## begin Source records

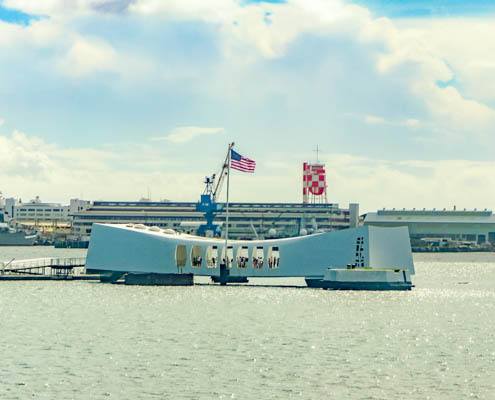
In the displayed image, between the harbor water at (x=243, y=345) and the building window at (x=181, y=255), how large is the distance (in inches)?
401

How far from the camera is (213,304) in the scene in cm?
8488

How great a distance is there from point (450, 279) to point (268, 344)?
8739cm

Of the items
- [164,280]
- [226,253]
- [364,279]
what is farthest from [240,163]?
[364,279]

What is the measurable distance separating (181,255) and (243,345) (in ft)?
159

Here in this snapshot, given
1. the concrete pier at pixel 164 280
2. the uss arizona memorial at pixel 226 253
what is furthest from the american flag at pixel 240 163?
the concrete pier at pixel 164 280

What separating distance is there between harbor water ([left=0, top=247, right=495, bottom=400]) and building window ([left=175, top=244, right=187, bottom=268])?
33.4ft

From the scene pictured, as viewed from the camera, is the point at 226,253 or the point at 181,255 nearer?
the point at 226,253

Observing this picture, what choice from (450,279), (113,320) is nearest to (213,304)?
(113,320)

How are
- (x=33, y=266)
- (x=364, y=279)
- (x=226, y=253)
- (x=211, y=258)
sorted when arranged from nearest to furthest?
(x=364, y=279)
(x=226, y=253)
(x=211, y=258)
(x=33, y=266)

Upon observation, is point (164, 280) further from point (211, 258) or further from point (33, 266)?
point (33, 266)

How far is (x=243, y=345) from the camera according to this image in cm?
6003

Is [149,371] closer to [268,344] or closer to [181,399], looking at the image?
[181,399]

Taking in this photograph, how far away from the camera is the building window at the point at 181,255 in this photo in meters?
108

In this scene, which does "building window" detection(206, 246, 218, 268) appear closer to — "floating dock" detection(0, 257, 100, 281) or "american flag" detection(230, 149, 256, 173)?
"american flag" detection(230, 149, 256, 173)
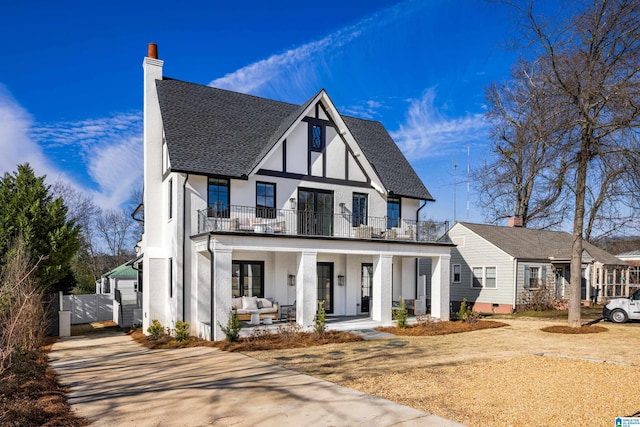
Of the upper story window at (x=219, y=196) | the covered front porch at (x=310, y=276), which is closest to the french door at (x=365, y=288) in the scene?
the covered front porch at (x=310, y=276)

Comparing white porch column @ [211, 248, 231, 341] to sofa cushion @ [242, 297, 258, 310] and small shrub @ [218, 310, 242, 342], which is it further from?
sofa cushion @ [242, 297, 258, 310]

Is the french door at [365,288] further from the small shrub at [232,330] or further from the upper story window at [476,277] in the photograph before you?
the upper story window at [476,277]

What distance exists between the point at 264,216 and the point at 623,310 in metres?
16.2

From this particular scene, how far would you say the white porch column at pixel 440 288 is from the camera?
20.0 metres

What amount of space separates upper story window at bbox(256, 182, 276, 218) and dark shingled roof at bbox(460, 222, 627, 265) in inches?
596

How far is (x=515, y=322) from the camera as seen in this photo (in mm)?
21219

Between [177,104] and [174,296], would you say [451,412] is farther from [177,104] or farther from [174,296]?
[177,104]

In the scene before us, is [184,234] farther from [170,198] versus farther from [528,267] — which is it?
[528,267]

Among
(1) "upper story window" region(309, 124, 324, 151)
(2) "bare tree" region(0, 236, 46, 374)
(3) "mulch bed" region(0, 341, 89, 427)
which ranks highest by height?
(1) "upper story window" region(309, 124, 324, 151)

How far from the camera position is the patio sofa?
16922 mm

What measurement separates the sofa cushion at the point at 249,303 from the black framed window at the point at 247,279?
0.67 m

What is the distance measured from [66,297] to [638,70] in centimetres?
2566

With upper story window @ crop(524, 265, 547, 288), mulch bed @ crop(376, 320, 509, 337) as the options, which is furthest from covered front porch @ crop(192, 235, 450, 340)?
upper story window @ crop(524, 265, 547, 288)

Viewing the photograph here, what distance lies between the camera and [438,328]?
1783 cm
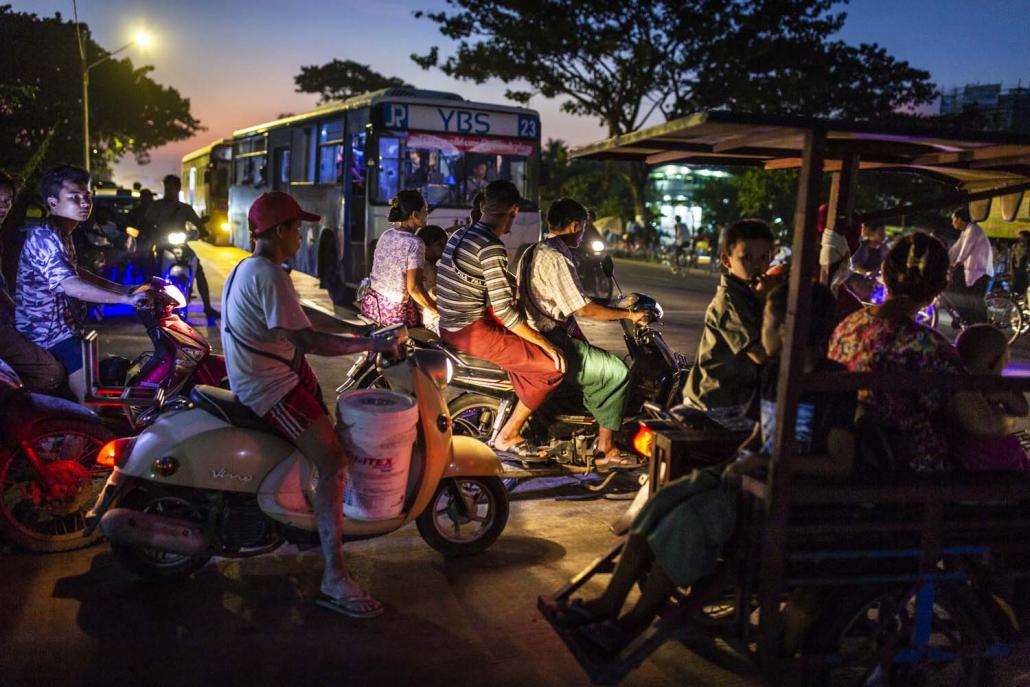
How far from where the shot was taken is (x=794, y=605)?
301cm

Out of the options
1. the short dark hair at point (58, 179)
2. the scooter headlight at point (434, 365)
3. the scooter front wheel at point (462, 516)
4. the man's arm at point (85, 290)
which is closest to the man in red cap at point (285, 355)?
the scooter headlight at point (434, 365)

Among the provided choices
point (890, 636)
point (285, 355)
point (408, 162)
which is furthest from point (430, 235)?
point (408, 162)

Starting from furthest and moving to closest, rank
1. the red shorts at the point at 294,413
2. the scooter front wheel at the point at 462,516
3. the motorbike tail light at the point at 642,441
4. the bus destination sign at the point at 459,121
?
the bus destination sign at the point at 459,121 → the motorbike tail light at the point at 642,441 → the scooter front wheel at the point at 462,516 → the red shorts at the point at 294,413

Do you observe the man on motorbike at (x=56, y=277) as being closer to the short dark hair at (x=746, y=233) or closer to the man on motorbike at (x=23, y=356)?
the man on motorbike at (x=23, y=356)

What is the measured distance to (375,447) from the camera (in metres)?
3.91

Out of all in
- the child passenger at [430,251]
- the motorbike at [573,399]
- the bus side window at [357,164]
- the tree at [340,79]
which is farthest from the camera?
the tree at [340,79]

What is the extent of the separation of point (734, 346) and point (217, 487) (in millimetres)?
2306

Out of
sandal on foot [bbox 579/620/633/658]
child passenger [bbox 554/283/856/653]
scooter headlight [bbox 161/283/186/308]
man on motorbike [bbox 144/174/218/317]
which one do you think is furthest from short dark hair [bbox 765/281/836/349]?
man on motorbike [bbox 144/174/218/317]

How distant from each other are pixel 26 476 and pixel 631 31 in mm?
27007

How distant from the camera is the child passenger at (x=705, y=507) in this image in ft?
9.59

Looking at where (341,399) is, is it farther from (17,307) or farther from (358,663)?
(17,307)

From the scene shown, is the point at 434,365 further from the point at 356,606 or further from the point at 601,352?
the point at 601,352

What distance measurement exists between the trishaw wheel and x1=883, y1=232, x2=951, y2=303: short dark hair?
1.02 m

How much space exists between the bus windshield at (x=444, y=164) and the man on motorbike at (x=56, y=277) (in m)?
8.79
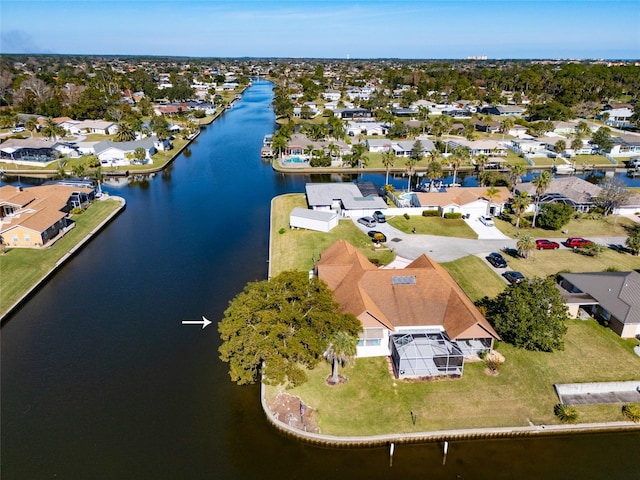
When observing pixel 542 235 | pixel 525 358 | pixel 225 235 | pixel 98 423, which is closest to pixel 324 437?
pixel 98 423

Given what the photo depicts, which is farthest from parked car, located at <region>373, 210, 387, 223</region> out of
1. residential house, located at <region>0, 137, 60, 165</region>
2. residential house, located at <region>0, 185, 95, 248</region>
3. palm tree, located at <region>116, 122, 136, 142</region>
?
residential house, located at <region>0, 137, 60, 165</region>

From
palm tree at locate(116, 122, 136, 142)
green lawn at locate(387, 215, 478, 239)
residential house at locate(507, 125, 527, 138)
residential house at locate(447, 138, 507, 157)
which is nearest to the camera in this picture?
green lawn at locate(387, 215, 478, 239)

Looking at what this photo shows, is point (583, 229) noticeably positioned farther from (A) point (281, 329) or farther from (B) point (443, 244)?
(A) point (281, 329)

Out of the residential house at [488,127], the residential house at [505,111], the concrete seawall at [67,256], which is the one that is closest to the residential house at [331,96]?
the residential house at [505,111]

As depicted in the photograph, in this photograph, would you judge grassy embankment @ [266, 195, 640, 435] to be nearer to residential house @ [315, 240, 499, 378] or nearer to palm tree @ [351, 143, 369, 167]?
residential house @ [315, 240, 499, 378]

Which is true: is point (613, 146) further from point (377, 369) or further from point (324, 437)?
point (324, 437)

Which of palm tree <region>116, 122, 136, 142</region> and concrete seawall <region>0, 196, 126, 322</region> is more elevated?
palm tree <region>116, 122, 136, 142</region>
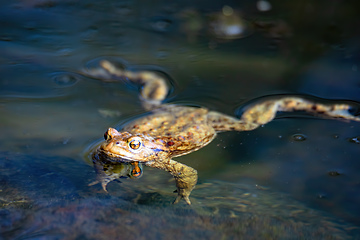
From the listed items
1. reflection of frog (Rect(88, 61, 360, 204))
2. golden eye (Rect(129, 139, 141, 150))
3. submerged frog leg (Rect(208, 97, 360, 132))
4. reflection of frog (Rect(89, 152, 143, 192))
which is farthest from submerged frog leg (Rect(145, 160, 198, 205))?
submerged frog leg (Rect(208, 97, 360, 132))

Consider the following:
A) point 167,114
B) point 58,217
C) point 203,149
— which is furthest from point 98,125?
point 58,217

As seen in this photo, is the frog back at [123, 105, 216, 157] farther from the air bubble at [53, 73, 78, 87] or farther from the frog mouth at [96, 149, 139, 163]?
the air bubble at [53, 73, 78, 87]

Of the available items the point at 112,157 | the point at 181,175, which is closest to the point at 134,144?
the point at 112,157

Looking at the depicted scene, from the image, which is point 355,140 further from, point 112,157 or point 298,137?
point 112,157

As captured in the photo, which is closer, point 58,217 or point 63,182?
point 58,217

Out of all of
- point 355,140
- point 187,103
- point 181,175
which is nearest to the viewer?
point 181,175

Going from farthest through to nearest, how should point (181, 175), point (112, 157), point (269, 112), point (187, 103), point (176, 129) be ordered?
point (187, 103)
point (269, 112)
point (176, 129)
point (112, 157)
point (181, 175)

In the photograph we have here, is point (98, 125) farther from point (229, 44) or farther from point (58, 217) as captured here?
point (229, 44)
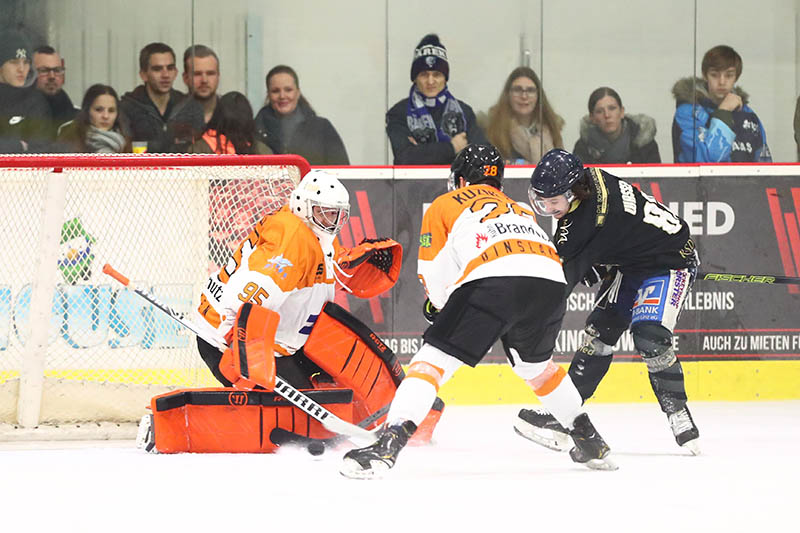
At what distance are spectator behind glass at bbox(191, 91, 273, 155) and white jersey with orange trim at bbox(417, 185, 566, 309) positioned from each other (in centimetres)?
269

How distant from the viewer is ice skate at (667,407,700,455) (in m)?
3.98

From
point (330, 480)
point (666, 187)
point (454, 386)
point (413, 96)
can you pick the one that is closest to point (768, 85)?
point (666, 187)

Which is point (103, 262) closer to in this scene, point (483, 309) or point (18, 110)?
point (18, 110)

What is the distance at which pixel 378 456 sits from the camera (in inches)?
123

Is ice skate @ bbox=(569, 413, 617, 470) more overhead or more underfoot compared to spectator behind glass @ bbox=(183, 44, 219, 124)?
more underfoot

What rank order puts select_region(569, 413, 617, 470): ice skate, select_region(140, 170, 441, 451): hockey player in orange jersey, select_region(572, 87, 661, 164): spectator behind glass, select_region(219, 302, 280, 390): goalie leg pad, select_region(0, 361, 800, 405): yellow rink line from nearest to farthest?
select_region(569, 413, 617, 470): ice skate < select_region(219, 302, 280, 390): goalie leg pad < select_region(140, 170, 441, 451): hockey player in orange jersey < select_region(0, 361, 800, 405): yellow rink line < select_region(572, 87, 661, 164): spectator behind glass

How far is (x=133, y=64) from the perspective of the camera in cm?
614

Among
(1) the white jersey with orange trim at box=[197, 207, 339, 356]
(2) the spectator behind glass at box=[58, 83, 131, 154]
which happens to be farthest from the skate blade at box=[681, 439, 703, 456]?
(2) the spectator behind glass at box=[58, 83, 131, 154]

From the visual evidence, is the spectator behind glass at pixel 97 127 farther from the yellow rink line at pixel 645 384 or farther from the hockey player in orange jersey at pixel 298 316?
the yellow rink line at pixel 645 384

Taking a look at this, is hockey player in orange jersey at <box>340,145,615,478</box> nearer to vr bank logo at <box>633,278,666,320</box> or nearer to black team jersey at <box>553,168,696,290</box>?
black team jersey at <box>553,168,696,290</box>

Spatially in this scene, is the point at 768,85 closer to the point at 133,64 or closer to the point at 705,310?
the point at 705,310

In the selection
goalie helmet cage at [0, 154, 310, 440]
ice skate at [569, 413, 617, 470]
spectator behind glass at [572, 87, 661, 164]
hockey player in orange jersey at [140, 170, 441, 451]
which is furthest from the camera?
spectator behind glass at [572, 87, 661, 164]

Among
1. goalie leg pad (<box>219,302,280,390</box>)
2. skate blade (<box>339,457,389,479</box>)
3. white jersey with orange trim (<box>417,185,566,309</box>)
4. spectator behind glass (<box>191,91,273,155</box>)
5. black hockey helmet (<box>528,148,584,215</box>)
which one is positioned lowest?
skate blade (<box>339,457,389,479</box>)

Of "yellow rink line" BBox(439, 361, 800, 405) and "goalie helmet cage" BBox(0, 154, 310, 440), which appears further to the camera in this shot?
"yellow rink line" BBox(439, 361, 800, 405)
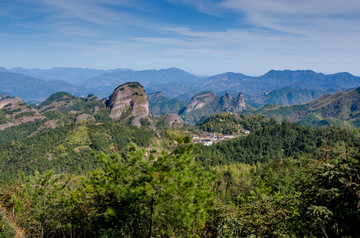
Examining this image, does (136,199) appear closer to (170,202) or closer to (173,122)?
(170,202)

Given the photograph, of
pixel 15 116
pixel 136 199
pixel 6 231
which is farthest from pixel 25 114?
pixel 136 199

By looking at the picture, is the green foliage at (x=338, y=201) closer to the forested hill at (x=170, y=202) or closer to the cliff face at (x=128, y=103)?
the forested hill at (x=170, y=202)

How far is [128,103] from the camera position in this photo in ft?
605

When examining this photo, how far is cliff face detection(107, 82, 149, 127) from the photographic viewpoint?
17765 centimetres

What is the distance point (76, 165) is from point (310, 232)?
90.1 meters

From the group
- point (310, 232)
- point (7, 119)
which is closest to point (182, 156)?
point (310, 232)

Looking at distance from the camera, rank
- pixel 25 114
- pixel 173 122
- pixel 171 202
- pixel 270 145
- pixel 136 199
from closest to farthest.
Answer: pixel 171 202 → pixel 136 199 → pixel 270 145 → pixel 25 114 → pixel 173 122

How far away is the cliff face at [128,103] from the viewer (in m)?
178

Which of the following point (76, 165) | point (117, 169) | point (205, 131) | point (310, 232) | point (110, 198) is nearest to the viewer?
point (310, 232)

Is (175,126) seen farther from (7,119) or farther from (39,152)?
(7,119)

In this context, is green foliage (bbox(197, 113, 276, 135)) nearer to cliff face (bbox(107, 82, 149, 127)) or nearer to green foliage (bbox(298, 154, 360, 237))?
cliff face (bbox(107, 82, 149, 127))

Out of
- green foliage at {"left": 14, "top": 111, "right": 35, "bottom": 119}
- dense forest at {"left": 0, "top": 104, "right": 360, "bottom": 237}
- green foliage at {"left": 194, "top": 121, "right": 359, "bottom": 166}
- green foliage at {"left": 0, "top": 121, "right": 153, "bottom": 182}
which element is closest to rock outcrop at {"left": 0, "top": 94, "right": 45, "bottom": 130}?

## end Source records

* [Directions]: Using the material above, reproduce exactly the line that contains "How far away is" and all lines after it through the last one, and only those.

* [Exercise answer]:
How far away is the cliff face at [128,103] from the viewer (in m)?
178

Which of the following point (76, 165) | point (117, 169) | point (205, 131) | point (310, 232) | point (110, 198) is nearest to the viewer?
point (310, 232)

Is (175,126) seen farther from (7,119) or farther from (39,152)?
(7,119)

In this context, is green foliage (bbox(197, 113, 276, 135)) nearer to cliff face (bbox(107, 82, 149, 127)) or nearer to green foliage (bbox(298, 154, 360, 237))?
cliff face (bbox(107, 82, 149, 127))

Out of
- green foliage at {"left": 14, "top": 111, "right": 35, "bottom": 119}
- dense forest at {"left": 0, "top": 104, "right": 360, "bottom": 237}
- green foliage at {"left": 194, "top": 121, "right": 359, "bottom": 166}
- green foliage at {"left": 0, "top": 121, "right": 153, "bottom": 182}
which element is closest to rock outcrop at {"left": 0, "top": 94, "right": 45, "bottom": 130}?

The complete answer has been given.